Siliknost 3

Siliknost III is a performance in which both artists work in a fictitious and clandestine-looking building site. They are engaged in a territory war with ghostly dogs attacking them from all sides.

In this ordinary setting, the gestures of the performers animate a complex, fictional sound universe. The strong suggestive effect of the scene results from the interaction between sound and movement.



  • Total Cod.Act, Retrospective, La Chaux-de-Fonds (CH)


  • Musée des Beaux Arts, Le Locle (CH)


The concept

Cod. Act works on the realisation of kinetic and sound devices. Under the form of mechanical machines or of human performances, these devices deliver various possible manifestations of the interaction between sound and movement.

Siliknost III is a new experiment that consists in separating the sound and the kinetic device in two different entities and in confronting them instead. Indeed, contrary to our previous works where the kinetic device determined the sound transmission, in Siliknost III the movement modifies a pre-existent sound environment, broadcasted by loudspeakers placed in the space.

In Siliknost III, the sound is not perceived as the result of the radiating kinetic phenomenon but as a material perturbed by the action of the device, as if the material was sculpted or moved from the inside.

To make sure that the experiment succeeds and that the interaction be new and above all perceptible, it is necessary that both the action and the sound material are concrete and recognisable. By choosing obvious sounds and ordinary situations, we render the relationship between cause and effect graspable.

In that way,the experience becomes at the same time semantic, visual and auditory. It is totally narrative. On the other hand, if sound and action were kept abstract, as in our previous realisations, degrees and variations of interaction would go unnoticed, all the more so with a spatialised sound.

The performance

The interest of Siliknost III is to materialise this concept by means of a simple and effective device: two workers carrying out an ordinary work, a sound environment composed by barks of dogs in movement. Sound variations are generated by knocks of shovels from the workers and different events on the building site. (trucks shifting, jets of rubbles).

The spatialisation of the sound, as well as the mechanical animation of certain elements on the building site, such as traffic cones or scrap heaps, evoke the movements and the excitement of the dogs around the building site. This dramaturgic construction is simple and extremely powerful: from simple gestures and raw sounds emerges a dark and disturbing story.

The sound environment

From recordings of dogs realised in kennels, several sound sequences were created by assembly, mixing, and treatment processing. These sequences are the sound of claws on the ground when dogs move, barks when they are angry, growls when they are ready to attack, or complaints when they are hurt.

These various sequences were stored in a computer and assigned to a spatialisator. 14 independent loudspeakers are placed on the ground.

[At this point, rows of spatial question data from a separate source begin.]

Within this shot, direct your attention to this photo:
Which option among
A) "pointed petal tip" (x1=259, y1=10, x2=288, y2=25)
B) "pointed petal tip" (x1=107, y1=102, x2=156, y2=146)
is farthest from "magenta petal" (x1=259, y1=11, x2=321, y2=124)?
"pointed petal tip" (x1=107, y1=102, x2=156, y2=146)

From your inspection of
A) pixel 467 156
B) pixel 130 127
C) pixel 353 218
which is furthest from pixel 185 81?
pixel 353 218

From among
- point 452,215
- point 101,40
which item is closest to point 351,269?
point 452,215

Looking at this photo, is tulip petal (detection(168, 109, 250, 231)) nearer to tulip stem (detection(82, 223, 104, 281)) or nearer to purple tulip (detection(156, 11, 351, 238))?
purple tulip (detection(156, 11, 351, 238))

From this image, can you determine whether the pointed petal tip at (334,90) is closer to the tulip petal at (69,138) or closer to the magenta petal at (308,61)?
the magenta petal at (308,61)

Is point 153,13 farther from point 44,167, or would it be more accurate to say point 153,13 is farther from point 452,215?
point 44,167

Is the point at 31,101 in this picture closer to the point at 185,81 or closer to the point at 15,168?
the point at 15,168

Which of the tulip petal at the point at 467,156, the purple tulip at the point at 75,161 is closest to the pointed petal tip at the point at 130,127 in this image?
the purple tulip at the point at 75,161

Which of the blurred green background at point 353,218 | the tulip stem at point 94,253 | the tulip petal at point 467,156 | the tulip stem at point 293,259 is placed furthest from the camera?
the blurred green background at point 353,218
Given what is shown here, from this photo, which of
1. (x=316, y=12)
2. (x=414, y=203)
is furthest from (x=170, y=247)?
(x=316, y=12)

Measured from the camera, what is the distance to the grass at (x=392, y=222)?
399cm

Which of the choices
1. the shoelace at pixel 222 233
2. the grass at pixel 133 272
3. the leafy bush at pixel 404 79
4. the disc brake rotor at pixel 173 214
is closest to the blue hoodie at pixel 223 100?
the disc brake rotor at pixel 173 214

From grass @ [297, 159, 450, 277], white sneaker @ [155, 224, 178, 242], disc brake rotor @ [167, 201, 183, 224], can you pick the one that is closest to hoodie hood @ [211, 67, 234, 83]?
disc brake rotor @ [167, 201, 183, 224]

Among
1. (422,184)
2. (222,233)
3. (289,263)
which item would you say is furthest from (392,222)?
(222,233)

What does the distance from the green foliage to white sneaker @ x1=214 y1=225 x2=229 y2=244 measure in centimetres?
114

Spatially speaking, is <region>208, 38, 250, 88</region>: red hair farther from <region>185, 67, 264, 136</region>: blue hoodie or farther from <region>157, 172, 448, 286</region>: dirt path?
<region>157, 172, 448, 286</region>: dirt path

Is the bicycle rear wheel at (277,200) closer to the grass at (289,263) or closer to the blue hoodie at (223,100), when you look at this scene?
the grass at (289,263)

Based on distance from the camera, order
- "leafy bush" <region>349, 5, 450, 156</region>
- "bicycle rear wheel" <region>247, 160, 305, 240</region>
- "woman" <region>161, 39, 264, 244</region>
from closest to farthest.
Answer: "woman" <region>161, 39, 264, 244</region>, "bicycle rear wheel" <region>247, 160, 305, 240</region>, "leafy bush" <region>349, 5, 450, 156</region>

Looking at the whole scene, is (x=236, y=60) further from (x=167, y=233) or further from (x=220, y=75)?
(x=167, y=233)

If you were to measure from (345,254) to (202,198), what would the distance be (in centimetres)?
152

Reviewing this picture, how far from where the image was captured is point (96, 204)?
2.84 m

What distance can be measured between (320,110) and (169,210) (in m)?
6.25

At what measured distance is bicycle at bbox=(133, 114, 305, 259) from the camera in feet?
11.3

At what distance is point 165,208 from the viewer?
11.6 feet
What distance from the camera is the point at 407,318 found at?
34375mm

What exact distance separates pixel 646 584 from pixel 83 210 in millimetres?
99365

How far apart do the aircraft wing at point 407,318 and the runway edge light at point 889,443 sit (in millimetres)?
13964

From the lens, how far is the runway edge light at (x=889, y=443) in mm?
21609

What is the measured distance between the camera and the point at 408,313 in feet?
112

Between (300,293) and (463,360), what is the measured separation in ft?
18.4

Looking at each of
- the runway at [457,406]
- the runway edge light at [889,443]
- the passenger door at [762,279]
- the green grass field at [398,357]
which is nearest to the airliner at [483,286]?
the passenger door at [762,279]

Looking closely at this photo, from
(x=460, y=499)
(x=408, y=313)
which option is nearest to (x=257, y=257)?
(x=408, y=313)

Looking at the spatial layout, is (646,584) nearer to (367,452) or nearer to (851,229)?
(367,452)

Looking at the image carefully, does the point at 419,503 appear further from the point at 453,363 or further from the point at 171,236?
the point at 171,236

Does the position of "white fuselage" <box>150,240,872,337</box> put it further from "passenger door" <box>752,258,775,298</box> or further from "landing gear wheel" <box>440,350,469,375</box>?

During the performance, a technician follows the progress of the action of both workers by video. By means of the computer and of the spatialisator, he commands the movement of the dogs in the space. He controls their behaviour and their reactions to the diverse situations of the performance by starting successively the most adequate pre-recorded sequences.

By calculating in real time the proportion of sound that every loudspeaker has to broadcast, as well as by modifying artificially the resonance of the place, the spatialisator simulates faithfully and precisely the movements of the virtual dogs in the space. Augmented by their “vocal” expression, the virtual dogs generate a nervous, reactive and aggressive sound environment around both workers.

This results in a very dramatic performance, thanks to the maximal exploitation of the suggestive potential of the sound.